The present international elite (Dr Schwab, Bill Gates….. and all the rest) are not followers of Karl Marx – they have more in common with Henri Saint-Simon, but they also believe they are creating a “Better World” (TM), that what they do is NOT just motivated by sadistic pleasure in causing suffering.
The UBI is part of the plan – most people are to be dependent on benefits to be paid in digital currency (certainly NOT physical gold or silver) – to be spent in a set amount of time.
And it is vital to the plan that the government and “partner” Corporations (“Public-Private Partnership”, “Stakeholder Capitalism”) decide what people spend this Credit-Money.
People can not, in the view of the international establishment (and they are not wrong on this point) just be given cash and allowed to spend it on whatever they choose to spend it on – Dr Schwab and the rest know how the “Social Revolution” since at least the 1960s has changed people – just as it was meant to change people, over the generations (a population is not corrupted instantly – it takes time and effort). So people will have to be told what they can and can not spend this “money” (remember it is NOT going to be physical gold or silver – or anything that has value independently of the government and Corporations in the Corporate State).
The totalitarianism (total control of ordinary life) in the plans of the international establishment is “not a bug – it is a feature”, it is the core objective of everything they push (from DEI, to C02 is evil, to Credit Money), and UBI is a vital part of that.
The future is to be one of people living in apartments in “Smart Cities” – dependent on the government and “Partner” Corporations (themselves dependent on Credit Money – the Cantillon Effect) who will control every aspect of the lives of ordinary people – “for our own good” (of course).
Aristotle said that the best form of Polity was one under the control of independent farmers and craftsmen (and so on) – people neither dependent on the public purse, or on the slave labour of others, as the very rich were in the time of Aristotle (although Aristotle did not oppose slavery – and only freed his own slaves in his will), such a society of independent people, of traditional families bringing up their children (hence Aristotle’s opposition to Plato’s idea that men and women should be the same and that the children of the “Guardians” should be brought up communally – in what Aristotle thinks of as the best society, there-are-no-Guardian-elite-rulers) – the society that Aristotle thought best is precisely what the international establishment hate most, and wish to utterly destroy (whether they know it or not – the international establishment are very much followers of Plato).

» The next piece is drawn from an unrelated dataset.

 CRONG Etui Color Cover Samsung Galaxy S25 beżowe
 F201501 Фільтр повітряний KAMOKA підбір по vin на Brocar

As for handing money to people and thinking that, by so doing, you will end poverty – Aristotle pointed out that this was like pouring liquid into a container, with-no-base-on-it.
Yes – UBI (and the “Negative Income Tax”) was refuted two and a half thousand years ago.
Although there are much more recent refutations of the government handing out money-for-nothig – such as that by Governor Thompson of Wisconsin, which led to American Welfare Reform in the 1990s (now sadly reversed).
President Charles De Galle, President of France when I was a young boy, could remember a time when France had no Income Tax and no Welfare Taxation.
It is that historically recent. Yet the government of France today takes about half of the income of the people in various taxes and compulsory “insurance” schemes (taxes in all but name) – a revolution in an historically short period of time.